■ SELECTED EXCERPT
=== Begin Enclosure ===

This is the first in-depth study of the feminist movement that swept Italy during the "long 1970s" (1968-1983), and one of the first to use a combination of oral history interviews and newly-released archive sources to analyze the origins, themes, practices and impacts of "second-wave" feminism. While detailing the local and national contexts in which the movement operated, it sees this movement as transnationally connected.
Emerging in a society that was both characterized by traditional gender roles, and a microcosm of radical political projects in the wake of 1968, the feminist movement was able to transform the lives of thousands of women, shape gender identities and roles, and provoke political and legislative change. More strongly mass-based and socially diverse than its counterparts in other Western countries at the time, its agenda encompassed questions of work, unpaid care-work, sexuality, health, reproductive rights, sexual violence, social justice, and self-expression.

=== End Enclosure ===

■ STORED DATA
=== Begin Enclosure ===

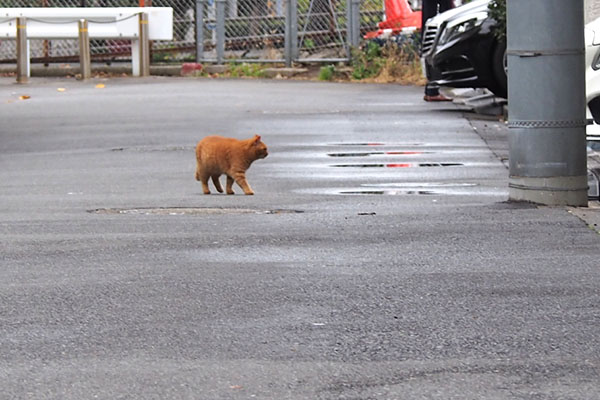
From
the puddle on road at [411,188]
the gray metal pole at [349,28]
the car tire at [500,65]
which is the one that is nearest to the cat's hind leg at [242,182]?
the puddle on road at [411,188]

=== End Enclosure ===

■ ACTIVITY A
In the description of Italy's feminist movement, which years make up the "long 1970s"?
■ ACTIVITY B
List every question that the description of Italy's feminist movement says the movement's agenda encompassed.
■ ACTIVITY C
Please continue the description of Italy's feminist movement from its final sentence.

■ TASK RESPONSE A
1968 to 1983.

■ TASK RESPONSE B
- work
- unpaid care-work
- sexuality
- health
- reproductive rights
- sexual violence
- social justice
- self-expression

■ TASK RESPONSE C
The case studies detailing feminist politics in three cities (Turin, Naples, and Rome) are framed in a wider analysis of the movement’s emergence, its transnational links and local specificities, and its practices and discourses. The book concludes on a series of hypotheses regarding the movement’s longer-term impacts and trajectories, taking it up to the Berlusconi era and the present day.
Table of Contents
Introduction 1. Contextualising Italian Feminism 2. Women, “Wounded Emancipation”, and the Crisis of Patriarchy (1945-69) 3. Feminism of Difference: A New Movement and Politics (1968-83) 4. Sexuality, Reproduction, and Self-Help Clinics in Rome 5. Work, or the Question That Never Went Away: Trade Union Feminism in Turin 6. Naples: The Unfinished Revolution 7. Feminism, the End of the First Republic, and “Berlusconism” (1980s-90s). Conclusions.
Maud Anne Bracke is Senior Lecturer in Modern European History at the University of Glasgow.